Gary Hetherington urges Super League to learn from missed chances over 30 years

Gary Hetherington urges Super League to learn from missed chances over 30 years

Former Leeds chief executive Gary Hetherington says Super League must learn from the missed opportunities that have marred its first 30 years as it prepares to mark the milestone when his old club face Warrington at Headingley on Sunday.

Hetherington, who was head coach of Sheffield Eagles when they played and lost in the first Super League match against Paris St Germain in the French capital in March 1996, is convinced its creation saved rugby league from ruin and has left it in a much healthier financial state.

But he believes the continued failure by administrators and owners to grasp the possibilities of expansion and growing the game outside its traditional areas have consistently blighted its ability to realise a potential that he continues to insist is huge.

Hetherington, who left Leeds last year to join an ambitious new ownership group at Championship club London Broncos, told the Press Association: “I think 30 years on, rugby league has never grasped the notion of expansion.

“If you are serious about expanding the game, you’ve got to have a strategic plan that supports new clubs, new areas, and puts a development plan into new places. That’s what the game has never done.

“That’s what I hoped Super League would bring to rugby league. It wasn’t only London but the south west of England, maybe even Scotland, Ireland and Wales, that’s what I would have hoped 30 years ago, and it’s not become reality.

“Super League injected a lot of money into our game and enabled our top clubs to go full-time, but as a game we did not spend the money wisely. We, as the game’s administrators as such, are culpable for having not really made the best of it.”

The PSG experiment survived just two seasons before dissolving in scandal, while similar issues afflicted the overambitious and even more short-lived elevation of Canadian club Toronto Wolfpack into the top flight in 2020.

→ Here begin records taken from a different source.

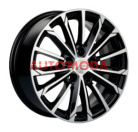 5/114,3/6,5x16 Khomen Wheels 67,1/45 KHW1611 F-Silver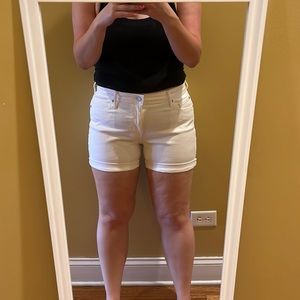Size 12 white shorts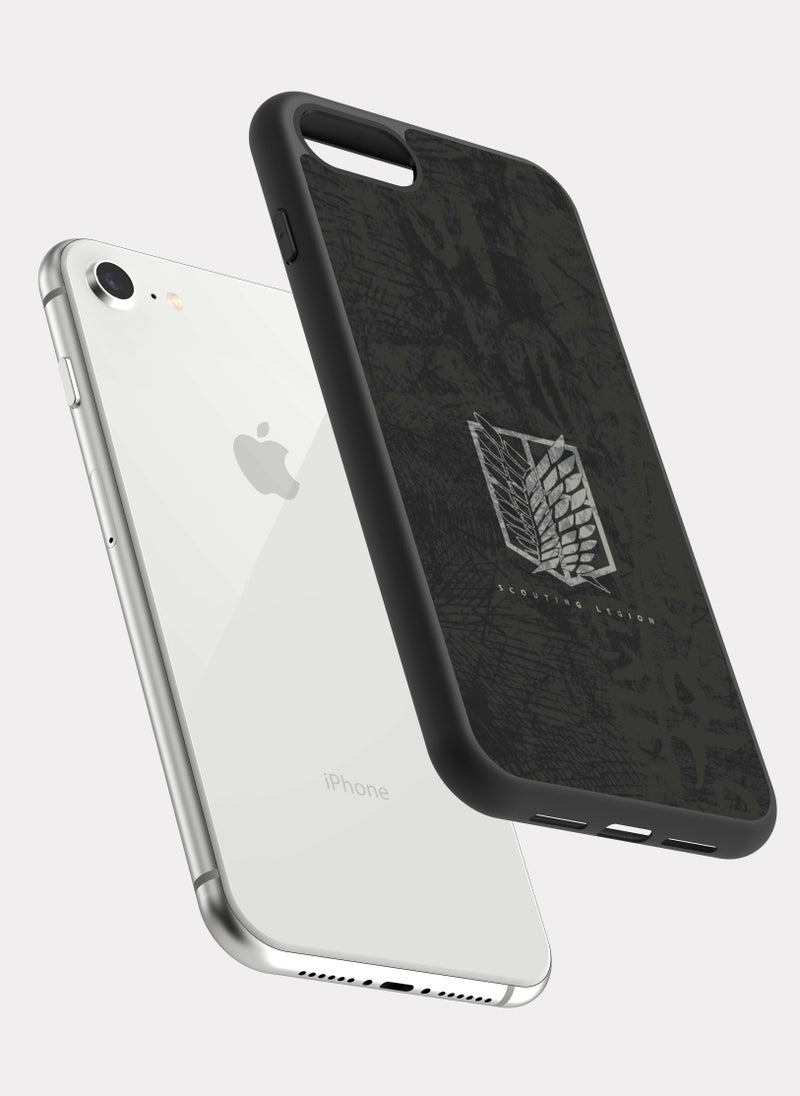 PXLAAT iPhone 8 case cover Attack on Titan The Survey Corps - Image 2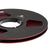 "B" Stock - Carbon Fiber 10.5" Tape Reel - Edge Design in Garnet Metallic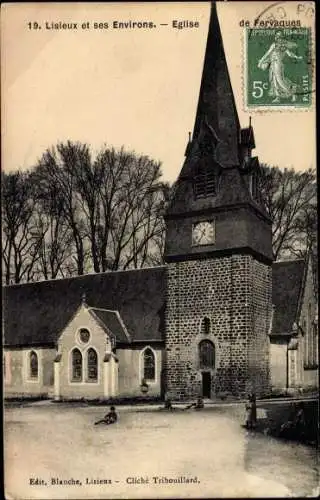 Ak Lisieux Calvados, Eglise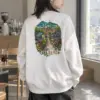 "Village Skyline" Heavy Blend Unisex Crewneck Sweatshirt | Gildan 18000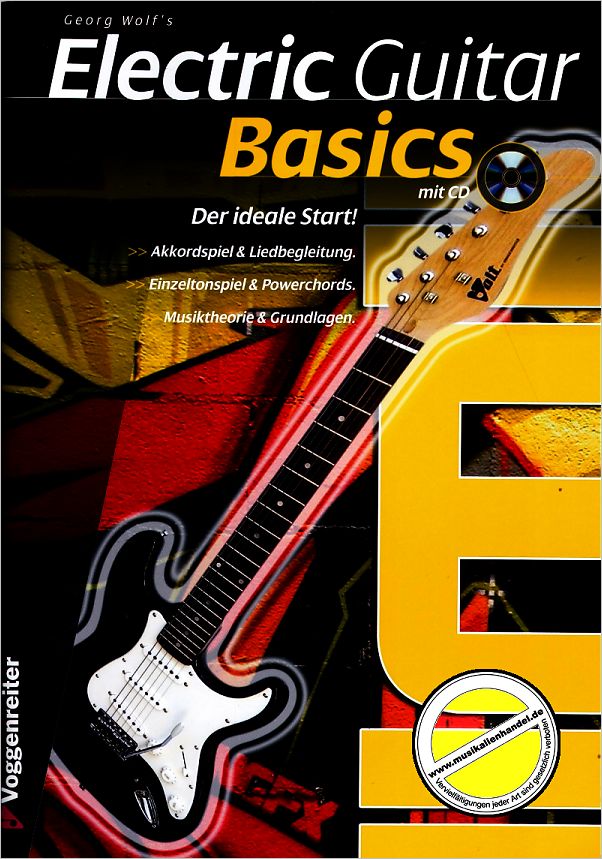 Titelbild für VOGG 0559-5 - ELECTRIC GUITAR BASICS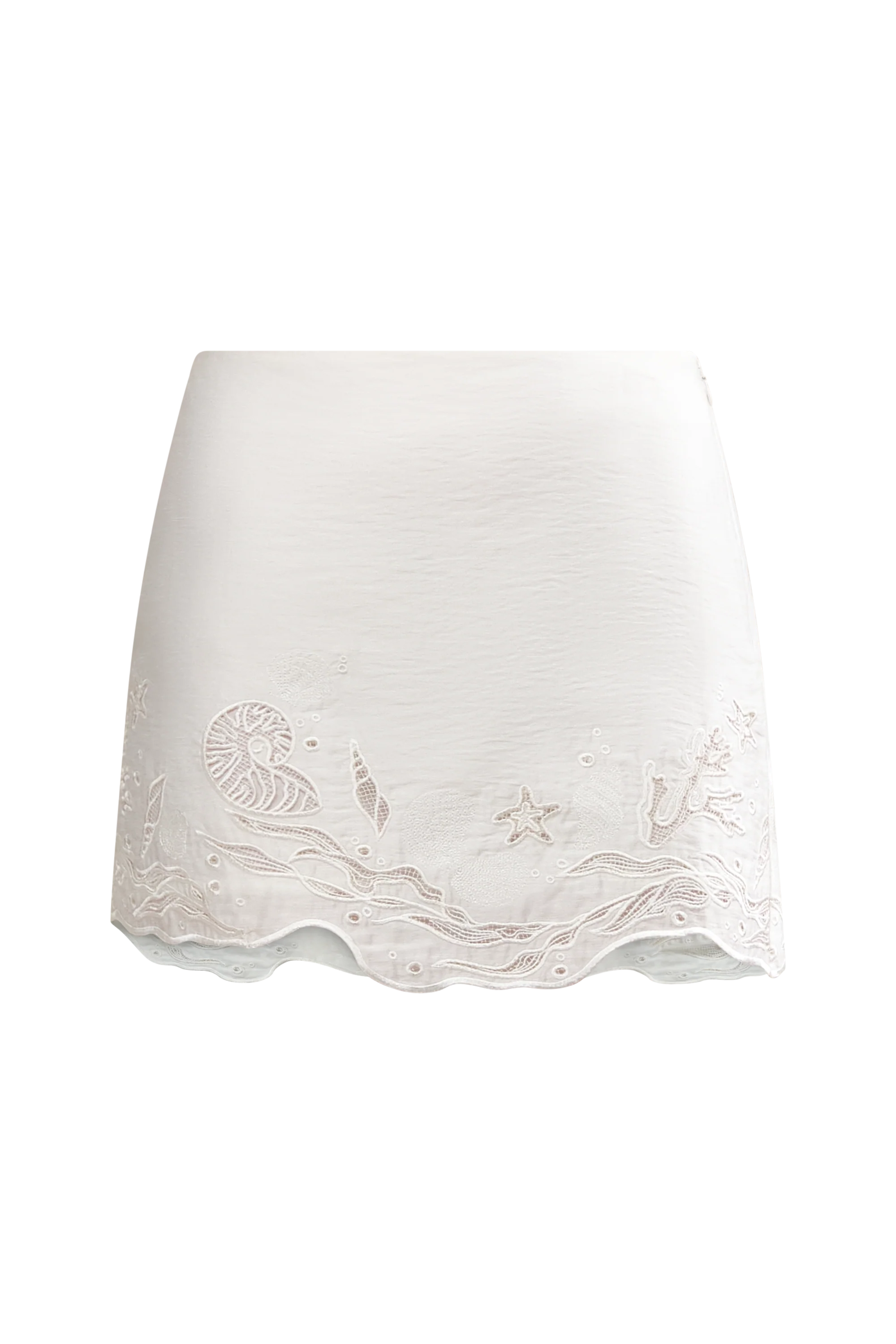 Ottile Embroidered Skirt - Image 7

Those flickering moments of expansionist optimism – add numerous London iterations including the run to the Challenge Cup final in 1999 – were shared by Hetherington when he took the team he founded to face Paris in Charlety on March 29 1996.

“I got a call from Maurice Lindsay, who was then the RFL chief executive, saying how would you fancy Sheffield Eagles playing in Paris in the first game?” recalled Hetherington. “One of the reasons for the choice was that so many people in Europe had heard of the city of Sheffield.

“The media were predicting a pretty dismal crowd, but they nearly had to delay the kick-off. There were over 17,000 and it came as a surprise to everybody. There was a real sense of occasion and it was a famous win for the Paris team, and it kicked off Super League in pretty good fashion.”

While PSG’s top-flight tenure was short-lived, the club’s legacy indirectly lived on, with Catalans Dragons invited into Super League in 2006. Toulouse ultimately followed as a second French club, and Hetherington’s current project is to ensure a revitalised London follow in 2027.

Hetherington added: “Our game needs to expand, and London and the south east is a critical region. It’s got the population, the major companies, the Royal Family – it’s where we need to be to spread and develop our game.”